> **Brief**: Copy each line of the data below word for word, changing nothing.

> **Available data**:
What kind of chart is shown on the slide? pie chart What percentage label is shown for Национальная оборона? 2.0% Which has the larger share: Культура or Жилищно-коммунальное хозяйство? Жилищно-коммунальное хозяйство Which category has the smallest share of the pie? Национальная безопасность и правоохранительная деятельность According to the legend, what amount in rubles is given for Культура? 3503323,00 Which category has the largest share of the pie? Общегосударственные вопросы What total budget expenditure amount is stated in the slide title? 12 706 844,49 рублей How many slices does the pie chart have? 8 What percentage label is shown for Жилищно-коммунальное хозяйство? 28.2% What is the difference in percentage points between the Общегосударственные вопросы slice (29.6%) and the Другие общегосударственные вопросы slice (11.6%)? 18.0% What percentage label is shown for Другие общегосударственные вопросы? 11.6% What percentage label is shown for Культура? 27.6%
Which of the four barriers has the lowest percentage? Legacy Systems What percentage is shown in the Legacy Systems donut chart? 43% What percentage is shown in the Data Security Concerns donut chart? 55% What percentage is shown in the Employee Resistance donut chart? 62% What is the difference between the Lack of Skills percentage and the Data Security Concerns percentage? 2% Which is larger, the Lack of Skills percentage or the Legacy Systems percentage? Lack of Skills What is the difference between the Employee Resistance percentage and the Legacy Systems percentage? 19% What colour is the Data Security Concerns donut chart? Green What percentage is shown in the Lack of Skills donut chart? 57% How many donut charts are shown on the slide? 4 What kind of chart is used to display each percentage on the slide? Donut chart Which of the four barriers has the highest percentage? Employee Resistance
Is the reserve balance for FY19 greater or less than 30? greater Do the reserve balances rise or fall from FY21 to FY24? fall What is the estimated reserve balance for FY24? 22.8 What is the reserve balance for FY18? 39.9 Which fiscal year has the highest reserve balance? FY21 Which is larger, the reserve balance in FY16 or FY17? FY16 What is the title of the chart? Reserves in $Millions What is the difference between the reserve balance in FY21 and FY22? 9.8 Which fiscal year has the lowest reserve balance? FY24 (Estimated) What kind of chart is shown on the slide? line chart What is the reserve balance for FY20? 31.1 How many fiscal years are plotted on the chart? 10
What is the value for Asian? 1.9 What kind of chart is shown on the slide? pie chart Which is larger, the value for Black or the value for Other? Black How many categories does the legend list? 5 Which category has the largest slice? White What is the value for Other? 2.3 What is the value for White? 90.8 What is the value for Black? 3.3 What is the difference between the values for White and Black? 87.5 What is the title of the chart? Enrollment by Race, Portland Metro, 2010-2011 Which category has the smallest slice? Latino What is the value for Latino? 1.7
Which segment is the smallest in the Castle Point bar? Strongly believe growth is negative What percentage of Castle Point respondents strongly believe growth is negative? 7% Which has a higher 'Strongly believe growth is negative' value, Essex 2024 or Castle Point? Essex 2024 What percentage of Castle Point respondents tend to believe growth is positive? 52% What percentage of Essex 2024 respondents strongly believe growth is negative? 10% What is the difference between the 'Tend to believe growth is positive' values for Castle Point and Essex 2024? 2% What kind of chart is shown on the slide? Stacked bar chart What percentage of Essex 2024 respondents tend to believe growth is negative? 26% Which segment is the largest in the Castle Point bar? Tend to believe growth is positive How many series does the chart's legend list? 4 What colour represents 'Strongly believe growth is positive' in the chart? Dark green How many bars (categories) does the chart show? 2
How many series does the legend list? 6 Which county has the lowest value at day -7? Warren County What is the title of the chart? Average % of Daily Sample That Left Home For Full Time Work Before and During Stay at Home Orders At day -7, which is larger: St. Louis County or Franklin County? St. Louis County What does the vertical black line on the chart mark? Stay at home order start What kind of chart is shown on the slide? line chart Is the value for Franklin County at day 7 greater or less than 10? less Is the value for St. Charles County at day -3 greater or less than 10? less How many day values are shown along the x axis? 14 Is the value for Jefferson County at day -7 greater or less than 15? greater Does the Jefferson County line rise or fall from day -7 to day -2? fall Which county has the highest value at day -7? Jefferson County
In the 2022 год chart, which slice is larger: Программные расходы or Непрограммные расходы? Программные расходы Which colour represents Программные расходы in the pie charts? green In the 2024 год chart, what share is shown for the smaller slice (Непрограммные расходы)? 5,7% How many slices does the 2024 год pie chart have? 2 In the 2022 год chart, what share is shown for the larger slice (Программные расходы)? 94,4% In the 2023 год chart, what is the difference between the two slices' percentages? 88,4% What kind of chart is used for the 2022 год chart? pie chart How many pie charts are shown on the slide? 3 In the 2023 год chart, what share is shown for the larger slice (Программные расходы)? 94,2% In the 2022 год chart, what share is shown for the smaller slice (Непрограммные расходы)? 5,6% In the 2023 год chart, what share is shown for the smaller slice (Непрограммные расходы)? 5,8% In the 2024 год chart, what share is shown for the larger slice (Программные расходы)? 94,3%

> **Exercise response**:
What kind of chart is shown on the slide? pie chart What percentage label is shown for Национальная оборона? 2.0% Which has the larger share: Культура or Жилищно-коммунальное хозяйство? Жилищно-коммунальное хозяйство Which category has the smallest share of the pie? Национальная безопасность и правоохранительная деятельность According to the legend, what amount in rubles is given for Культура? 3503323,00 Which category has the largest share of the pie? Общегосударственные вопросы What total budget expenditure amount is stated in the slide title? 12 706 844,49 рублей How many slices does the pie chart have? 8 What percentage label is shown for Жилищно-коммунальное хозяйство? 28.2% What is the difference in percentage points between the Общегосударственные вопросы slice (29.6%) and the Другие общегосударственные вопросы slice (11.6%)? 18.0% What percentage label is shown for Другие общегосударственные вопросы? 11.6% What percentage label is shown for Культура? 27.6%
Which of the four barriers has the lowest percentage? Legacy Systems What percentage is shown in the Legacy Systems donut chart? 43% What percentage is shown in the Data Security Concerns donut chart? 55% What percentage is shown in the Employee Resistance donut chart? 62% What is the difference between the Lack of Skills percentage and the Data Security Concerns percentage? 2% Which is larger, the Lack of Skills percentage or the Legacy Systems percentage? Lack of Skills What is the difference between the Employee Resistance percentage and the Legacy Systems percentage? 19% What colour is the Data Security Concerns donut chart? Green What percentage is shown in the Lack of Skills donut chart? 57% How many donut charts are shown on the slide? 4 What kind of chart is used to display each percentage on the slide? Donut chart Which of the four barriers has the highest percentage? Employee Resistance
Is the reserve balance for FY19 greater or less than 30? greater Do the reserve balances rise or fall from FY21 to FY24? fall What is the estimated reserve balance for FY24? 22.8 What is the reserve balance for FY18? 39.9 Which fiscal year has the highest reserve balance? FY21 Which is larger, the reserve balance in FY16 or FY17? FY16 What is the title of the chart? Reserves in $Millions What is the difference between the reserve balance in FY21 and FY22? 9.8 Which fiscal year has the lowest reserve balance? FY24 (Estimated) What kind of chart is shown on the slide? line chart What is the reserve balance for FY20? 31.1 How many fiscal years are plotted on the chart? 10
What is the value for Asian? 1.9 What kind of chart is shown on the slide? pie chart Which is larger, the value for Black or the value for Other? Black How many categories does the legend list? 5 Which category has the largest slice? White What is the value for Other? 2.3 What is the value for White? 90.8 What is the value for Black? 3.3 What is the difference between the values for White and Black? 87.5 What is the title of the chart? Enrollment by Race, Portland Metro, 2010-2011 Which category has the smallest slice? Latino What is the value for Latino? 1.7
Which segment is the smallest in the Castle Point bar? Strongly believe growth is negative What percentage of Castle Point respondents strongly believe growth is negative? 7% Which has a higher 'Strongly believe growth is negative' value, Essex 2024 or Castle Point? Essex 2024 What percentage of Castle Point respondents tend to believe growth is positive? 52% What percentage of Essex 2024 respondents strongly believe growth is negative? 10% What is the difference between the 'Tend to believe growth is positive' values for Castle Point and Essex 2024? 2% What kind of chart is shown on the slide? Stacked bar chart What percentage of Essex 2024 respondents tend to believe growth is negative? 26% Which segment is the largest in the Castle Point bar? Tend to believe growth is positive How many series does the chart's legend list? 4 What colour represents 'Strongly believe growth is positive' in the chart? Dark green How many bars (categories) does the chart show? 2
How many series does the legend list? 6 Which county has the lowest value at day -7? Warren County What is the title of the chart? Average % of Daily Sample That Left Home For Full Time Work Before and During Stay at Home Orders At day -7, which is larger: St. Louis County or Franklin County? St. Louis County What does the vertical black line on the chart mark? Stay at home order start What kind of chart is shown on the slide? line chart Is the value for Franklin County at day 7 greater or less than 10? less Is the value for St. Charles County at day -3 greater or less than 10? less How many day values are shown along the x axis? 14 Is the value for Jefferson County at day -7 greater or less than 15? greater Does the Jefferson County line rise or fall from day -7 to day -2? fall Which county has the highest value at day -7? Jefferson County
In the 2022 год chart, which slice is larger: Программные расходы or Непрограммные расходы? Программные расходы Which colour represents Программные расходы in the pie charts? green In the 2024 год chart, what share is shown for the smaller slice (Непрограммные расходы)? 5,7% How many slices does the 2024 год pie chart have? 2 In the 2022 год chart, what share is shown for the larger slice (Программные расходы)? 94,4% In the 2023 год chart, what is the difference between the two slices' percentages? 88,4% What kind of chart is used for the 2022 год chart? pie chart How many pie charts are shown on the slide? 3 In the 2023 год chart, what share is shown for the larger slice (Программные расходы)? 94,2% In the 2022 год chart, what share is shown for the smaller slice (Непрограммные расходы)? 5,6% In the 2023 год chart, what share is shown for the smaller slice (Непрограммные расходы)? 5,8% In the 2024 год chart, what share is shown for the larger slice (Программные расходы)? 94,3%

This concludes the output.